EXERCISE DETAILS
Only the text should be kept: print every entry below exactly and leave each image out.

Items listed in a dataset:
↓
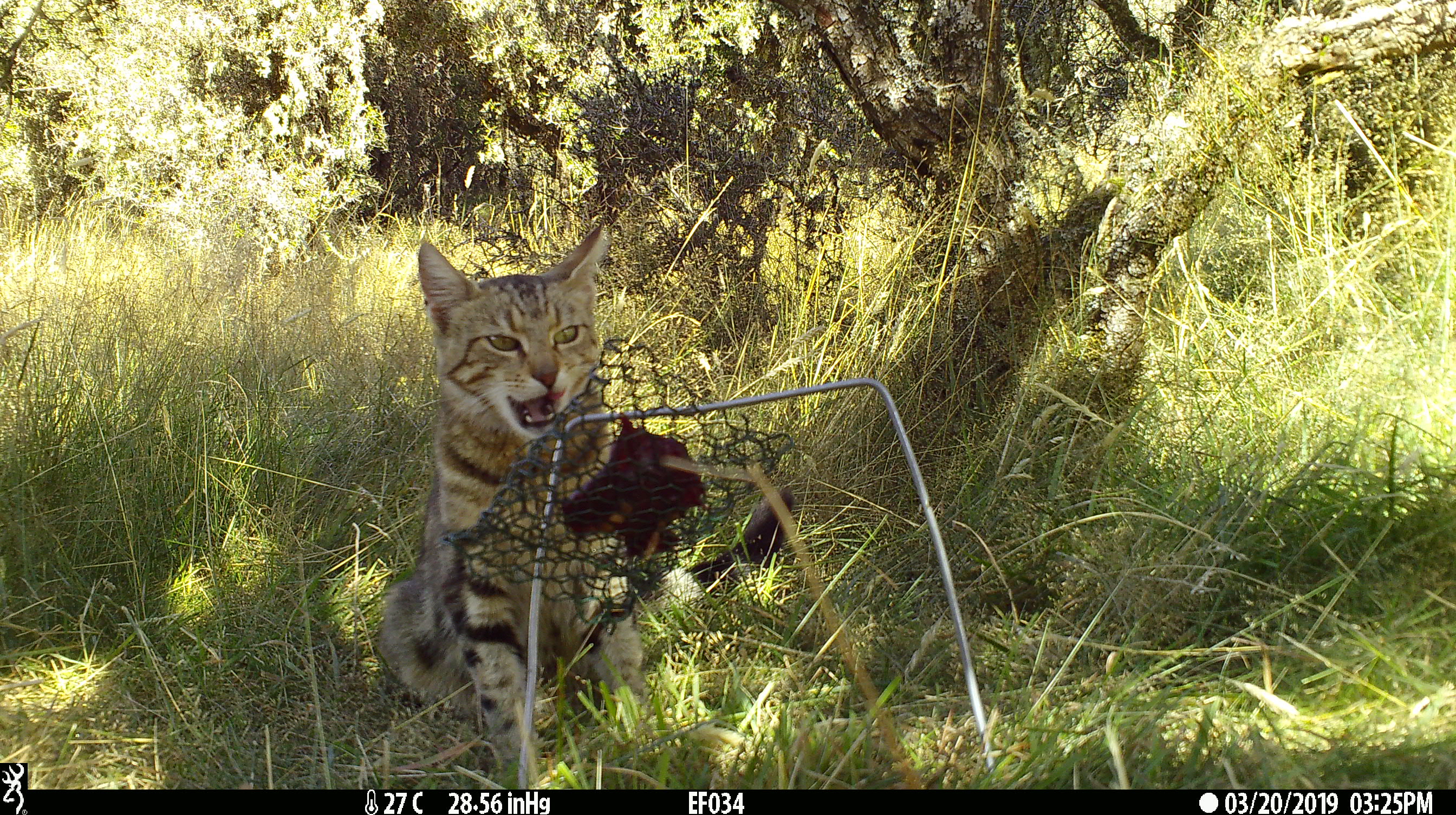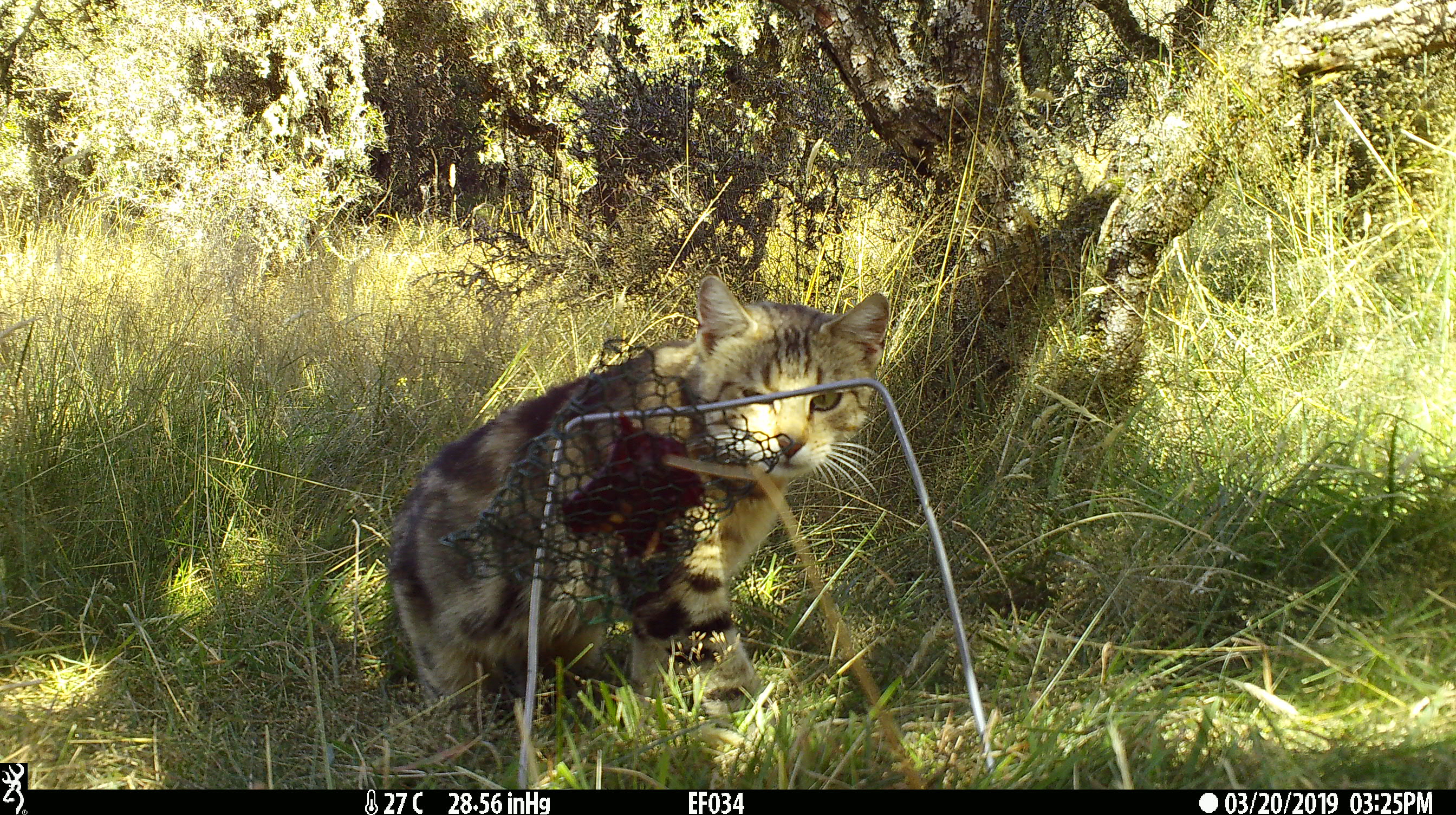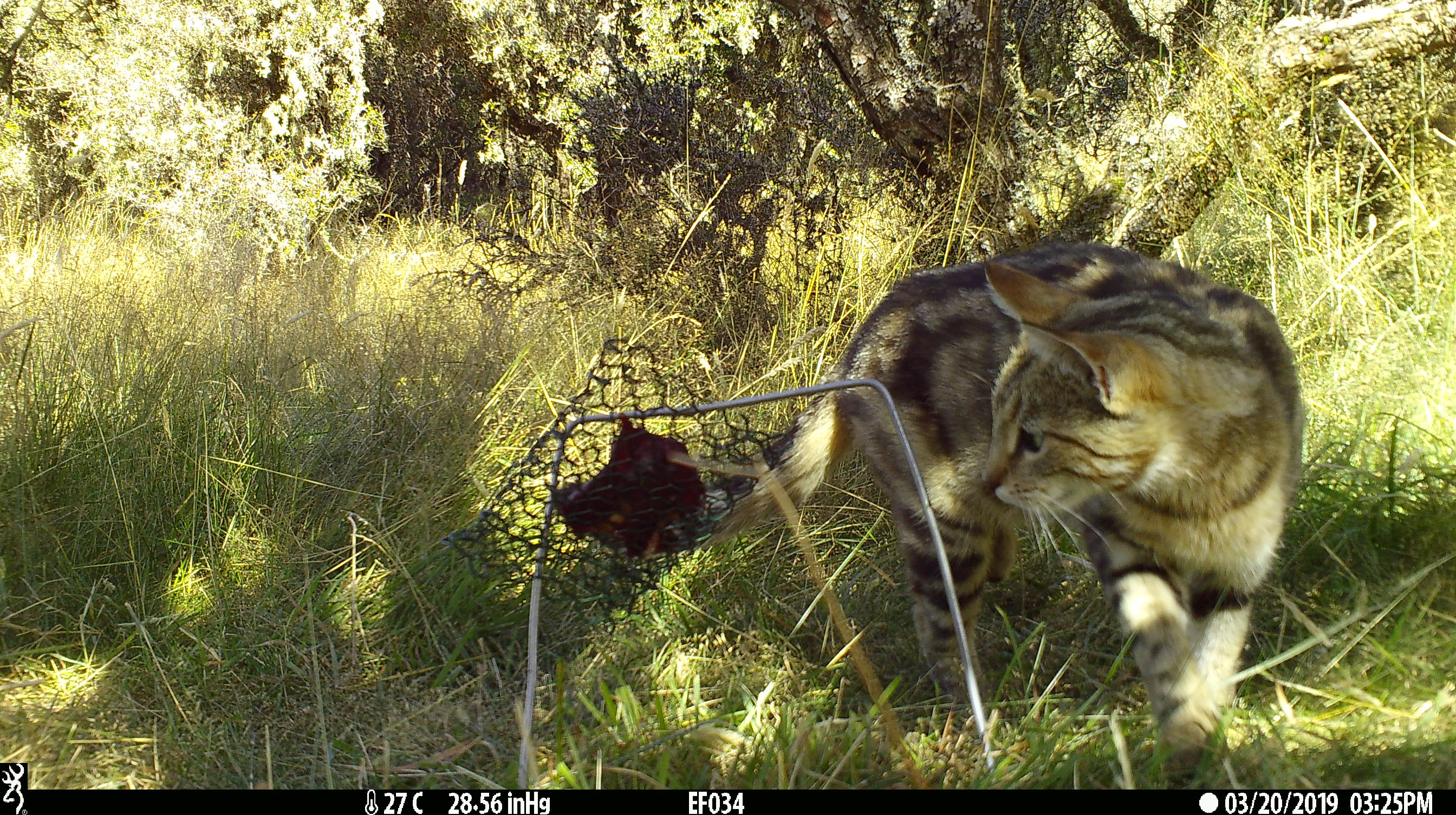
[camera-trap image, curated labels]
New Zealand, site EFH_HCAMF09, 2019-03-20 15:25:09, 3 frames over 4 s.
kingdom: Animalia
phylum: Chordata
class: Mammalia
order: Carnivora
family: Felidae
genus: Felis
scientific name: Felis catus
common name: domestic cat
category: cat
↑
RESULT FOR THIS TASK
[camera-trap image, curated labels]
New Zealand, site EFH_HCAMF09, 2019-03-20 15:25:09, 3 frames over 4 s.
kingdom: Animalia
phylum: Chordata
class: Mammalia
order: Carnivora
family: Felidae
genus: Felis
scientific name: Felis catus
common name: domestic cat
category: cat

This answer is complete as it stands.